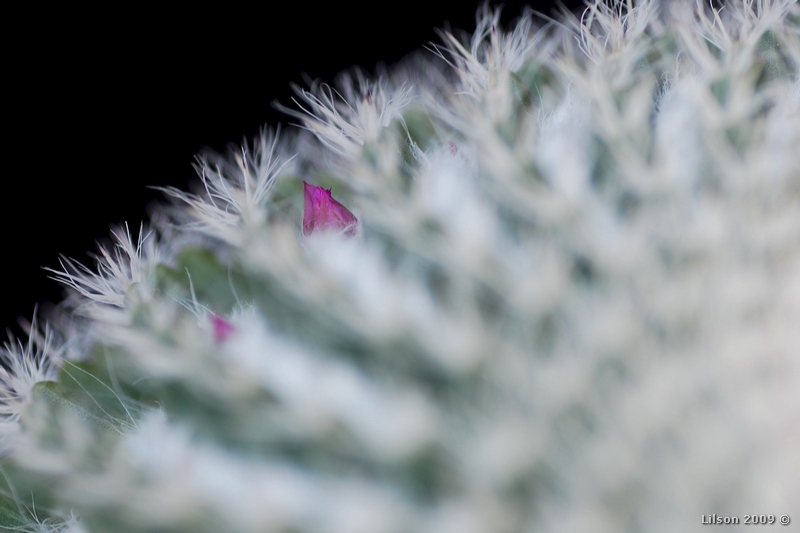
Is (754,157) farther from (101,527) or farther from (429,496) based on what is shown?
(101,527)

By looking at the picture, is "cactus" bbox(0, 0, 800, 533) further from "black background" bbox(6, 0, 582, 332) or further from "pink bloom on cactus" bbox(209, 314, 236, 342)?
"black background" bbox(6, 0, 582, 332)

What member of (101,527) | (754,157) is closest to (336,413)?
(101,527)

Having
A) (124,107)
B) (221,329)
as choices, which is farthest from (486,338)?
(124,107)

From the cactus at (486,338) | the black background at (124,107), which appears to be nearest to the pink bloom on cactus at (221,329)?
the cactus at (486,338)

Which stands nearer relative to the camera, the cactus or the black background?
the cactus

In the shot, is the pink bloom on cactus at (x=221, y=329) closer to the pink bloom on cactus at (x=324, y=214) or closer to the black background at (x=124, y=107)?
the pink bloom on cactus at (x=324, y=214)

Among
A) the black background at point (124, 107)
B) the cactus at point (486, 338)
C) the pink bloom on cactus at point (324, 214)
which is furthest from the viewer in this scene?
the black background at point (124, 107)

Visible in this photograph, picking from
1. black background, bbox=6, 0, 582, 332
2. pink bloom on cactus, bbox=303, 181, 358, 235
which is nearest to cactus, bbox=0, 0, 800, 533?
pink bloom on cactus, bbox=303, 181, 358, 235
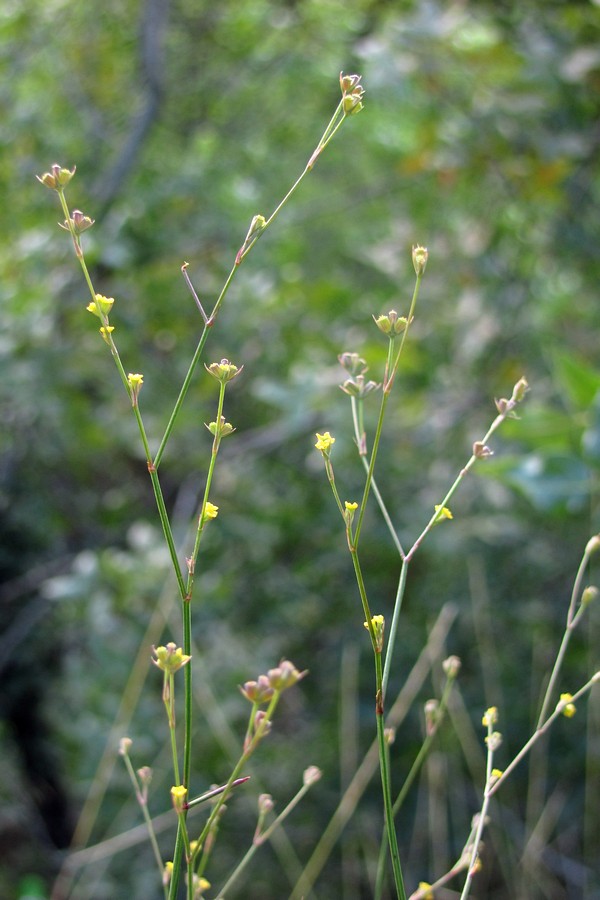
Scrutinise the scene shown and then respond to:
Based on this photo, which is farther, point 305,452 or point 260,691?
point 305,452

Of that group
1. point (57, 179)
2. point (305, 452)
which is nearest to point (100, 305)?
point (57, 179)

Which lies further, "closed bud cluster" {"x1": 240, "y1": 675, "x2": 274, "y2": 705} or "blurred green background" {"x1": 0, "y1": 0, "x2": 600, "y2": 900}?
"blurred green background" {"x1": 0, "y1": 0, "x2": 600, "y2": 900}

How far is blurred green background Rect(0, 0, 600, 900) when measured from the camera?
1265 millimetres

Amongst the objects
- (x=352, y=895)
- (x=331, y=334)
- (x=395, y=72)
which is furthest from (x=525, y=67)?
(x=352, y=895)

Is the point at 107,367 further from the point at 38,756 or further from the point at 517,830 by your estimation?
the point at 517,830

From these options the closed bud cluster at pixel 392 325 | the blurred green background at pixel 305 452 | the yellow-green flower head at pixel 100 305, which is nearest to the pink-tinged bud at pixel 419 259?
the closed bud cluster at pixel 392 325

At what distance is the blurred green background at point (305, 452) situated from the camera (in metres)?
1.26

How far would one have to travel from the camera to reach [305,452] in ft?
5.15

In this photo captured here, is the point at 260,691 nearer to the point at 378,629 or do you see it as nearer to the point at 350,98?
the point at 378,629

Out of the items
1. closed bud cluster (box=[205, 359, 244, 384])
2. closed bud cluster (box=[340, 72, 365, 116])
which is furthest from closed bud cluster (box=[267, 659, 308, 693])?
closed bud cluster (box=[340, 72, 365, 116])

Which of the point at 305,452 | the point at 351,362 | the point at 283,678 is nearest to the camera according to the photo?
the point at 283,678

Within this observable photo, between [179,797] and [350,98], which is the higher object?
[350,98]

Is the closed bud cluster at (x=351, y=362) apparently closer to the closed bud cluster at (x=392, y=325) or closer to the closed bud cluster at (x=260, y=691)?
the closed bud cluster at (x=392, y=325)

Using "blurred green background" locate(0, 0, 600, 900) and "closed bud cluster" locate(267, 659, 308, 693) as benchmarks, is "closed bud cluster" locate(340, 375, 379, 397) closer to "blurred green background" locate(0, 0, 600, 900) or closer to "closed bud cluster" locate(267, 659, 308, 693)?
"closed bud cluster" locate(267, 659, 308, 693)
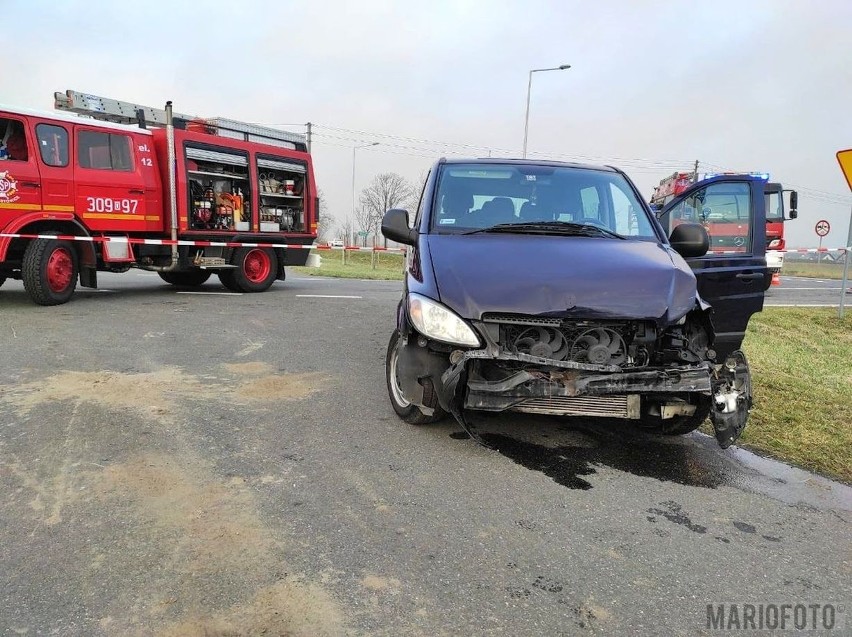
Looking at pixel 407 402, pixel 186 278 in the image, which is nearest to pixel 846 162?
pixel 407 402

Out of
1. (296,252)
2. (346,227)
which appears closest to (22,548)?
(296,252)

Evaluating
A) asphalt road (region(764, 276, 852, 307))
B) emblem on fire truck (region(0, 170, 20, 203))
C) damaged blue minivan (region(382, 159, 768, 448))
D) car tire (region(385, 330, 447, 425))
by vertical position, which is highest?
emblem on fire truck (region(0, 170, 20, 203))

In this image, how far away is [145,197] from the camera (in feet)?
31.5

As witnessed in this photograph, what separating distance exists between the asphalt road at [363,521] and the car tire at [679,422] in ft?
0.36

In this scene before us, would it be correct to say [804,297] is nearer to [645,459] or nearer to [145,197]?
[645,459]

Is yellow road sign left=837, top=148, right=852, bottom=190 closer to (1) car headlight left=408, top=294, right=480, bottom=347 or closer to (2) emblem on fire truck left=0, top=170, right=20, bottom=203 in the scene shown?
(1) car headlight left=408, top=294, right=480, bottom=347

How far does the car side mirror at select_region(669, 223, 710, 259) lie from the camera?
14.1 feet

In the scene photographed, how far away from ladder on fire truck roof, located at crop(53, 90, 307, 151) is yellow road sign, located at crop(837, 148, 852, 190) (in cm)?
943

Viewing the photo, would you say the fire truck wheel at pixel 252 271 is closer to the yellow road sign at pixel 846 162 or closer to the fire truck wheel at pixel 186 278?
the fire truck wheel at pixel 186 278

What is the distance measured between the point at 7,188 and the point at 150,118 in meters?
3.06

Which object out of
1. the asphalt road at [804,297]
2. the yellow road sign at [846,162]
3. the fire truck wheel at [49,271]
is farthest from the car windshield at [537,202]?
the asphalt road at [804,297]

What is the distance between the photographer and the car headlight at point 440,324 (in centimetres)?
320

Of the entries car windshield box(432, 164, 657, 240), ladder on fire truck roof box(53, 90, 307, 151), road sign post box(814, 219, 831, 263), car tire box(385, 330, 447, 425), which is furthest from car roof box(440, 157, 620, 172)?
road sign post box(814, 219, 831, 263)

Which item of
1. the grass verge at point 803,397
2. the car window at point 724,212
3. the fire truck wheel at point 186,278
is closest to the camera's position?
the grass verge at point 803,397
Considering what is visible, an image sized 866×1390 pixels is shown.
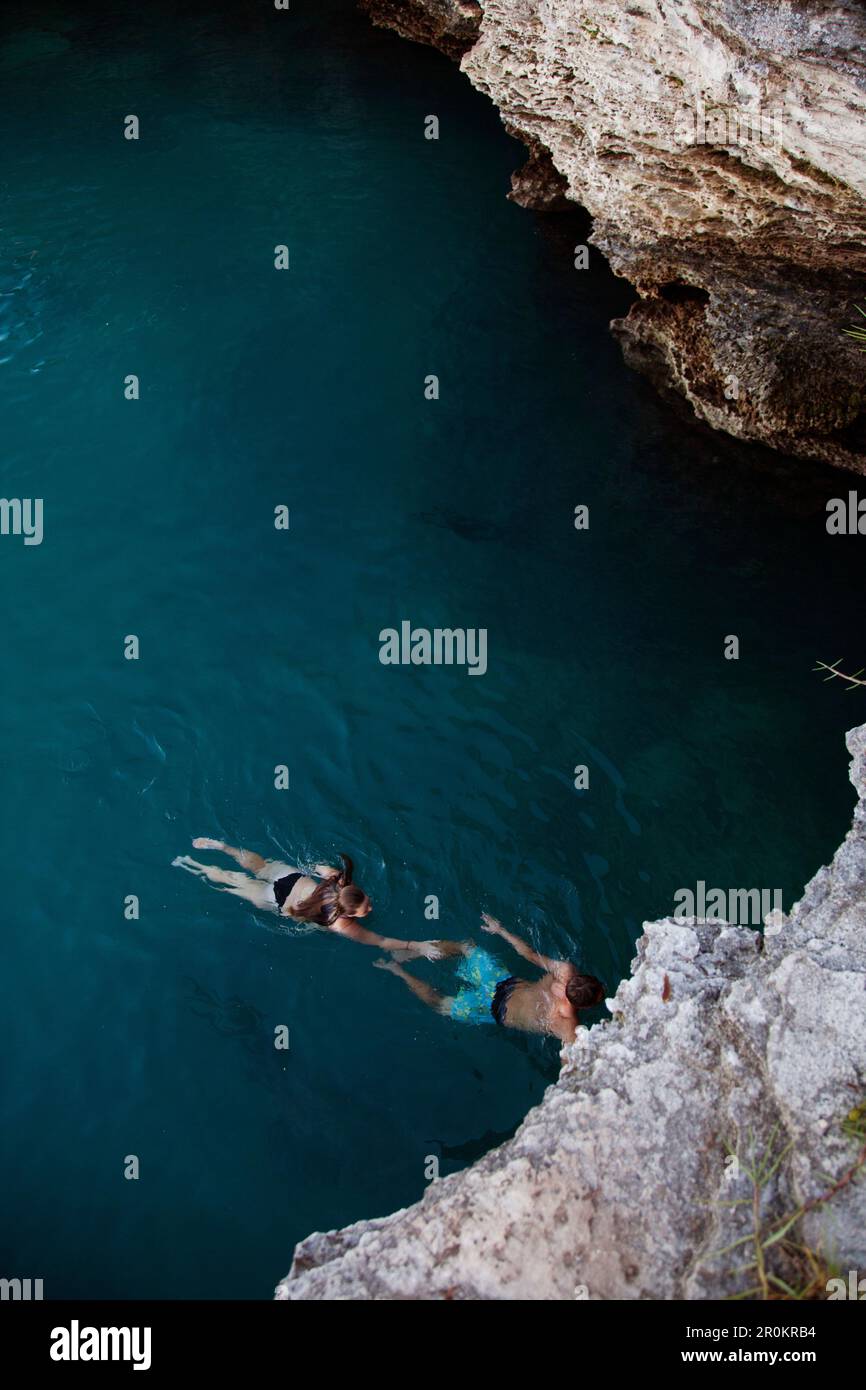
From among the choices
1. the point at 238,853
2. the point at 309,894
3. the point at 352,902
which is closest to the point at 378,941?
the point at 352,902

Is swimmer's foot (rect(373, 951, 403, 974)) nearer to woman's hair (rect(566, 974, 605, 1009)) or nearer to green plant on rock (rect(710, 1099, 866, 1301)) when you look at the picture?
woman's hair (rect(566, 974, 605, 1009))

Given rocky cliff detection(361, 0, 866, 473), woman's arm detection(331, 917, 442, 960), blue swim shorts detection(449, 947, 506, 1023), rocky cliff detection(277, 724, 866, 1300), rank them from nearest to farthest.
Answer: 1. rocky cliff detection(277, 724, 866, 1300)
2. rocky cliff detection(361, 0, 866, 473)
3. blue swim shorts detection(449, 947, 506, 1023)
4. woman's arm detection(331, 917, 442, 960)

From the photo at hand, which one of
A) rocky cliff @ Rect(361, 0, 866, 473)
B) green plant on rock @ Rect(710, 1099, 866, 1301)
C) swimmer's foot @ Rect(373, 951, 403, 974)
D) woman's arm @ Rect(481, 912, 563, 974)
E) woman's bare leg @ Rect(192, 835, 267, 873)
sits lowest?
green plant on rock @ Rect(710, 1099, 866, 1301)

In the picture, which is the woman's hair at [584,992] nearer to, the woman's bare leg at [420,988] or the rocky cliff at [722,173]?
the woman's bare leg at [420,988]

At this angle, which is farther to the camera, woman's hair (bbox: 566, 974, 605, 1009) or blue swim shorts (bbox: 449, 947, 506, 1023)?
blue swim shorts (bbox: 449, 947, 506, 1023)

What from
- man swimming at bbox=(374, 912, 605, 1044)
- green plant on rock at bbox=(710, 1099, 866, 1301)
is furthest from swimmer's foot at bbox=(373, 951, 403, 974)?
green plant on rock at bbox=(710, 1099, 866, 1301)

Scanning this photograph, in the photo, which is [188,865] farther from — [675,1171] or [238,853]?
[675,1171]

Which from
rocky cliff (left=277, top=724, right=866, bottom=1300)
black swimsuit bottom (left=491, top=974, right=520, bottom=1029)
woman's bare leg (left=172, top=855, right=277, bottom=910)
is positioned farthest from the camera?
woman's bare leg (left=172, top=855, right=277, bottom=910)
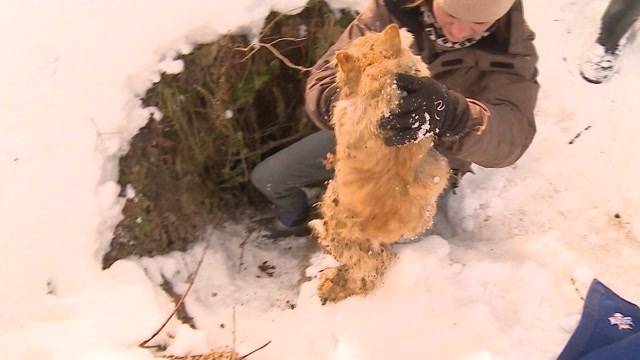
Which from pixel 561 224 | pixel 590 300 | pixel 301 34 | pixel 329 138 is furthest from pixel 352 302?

▬▬▬▬▬▬▬▬▬▬

TASK DIRECTIONS:
Copy the items word for word, beginning at the line that contains "At this angle, which" and continuing through the last line of the items. Leave the pictures out of your copy.

EXERCISE SOLUTION:
At this angle, which is farther to the camera, woman's hair (bbox: 566, 974, 605, 1009) or blue swim shorts (bbox: 449, 947, 506, 1023)?
blue swim shorts (bbox: 449, 947, 506, 1023)

What from
- man swimming at bbox=(374, 912, 605, 1044)
- green plant on rock at bbox=(710, 1099, 866, 1301)
is furthest from swimmer's foot at bbox=(373, 951, 403, 974)?
green plant on rock at bbox=(710, 1099, 866, 1301)

Scanning this photograph, in the photo, which is [188,865] farther from — [675,1171] or [238,853]?
[675,1171]

Which from
rocky cliff (left=277, top=724, right=866, bottom=1300)
black swimsuit bottom (left=491, top=974, right=520, bottom=1029)
woman's bare leg (left=172, top=855, right=277, bottom=910)
is positioned farthest from the camera?
woman's bare leg (left=172, top=855, right=277, bottom=910)
Which from pixel 561 224 | pixel 590 300 | pixel 301 34 | pixel 329 138 is furthest from pixel 352 302?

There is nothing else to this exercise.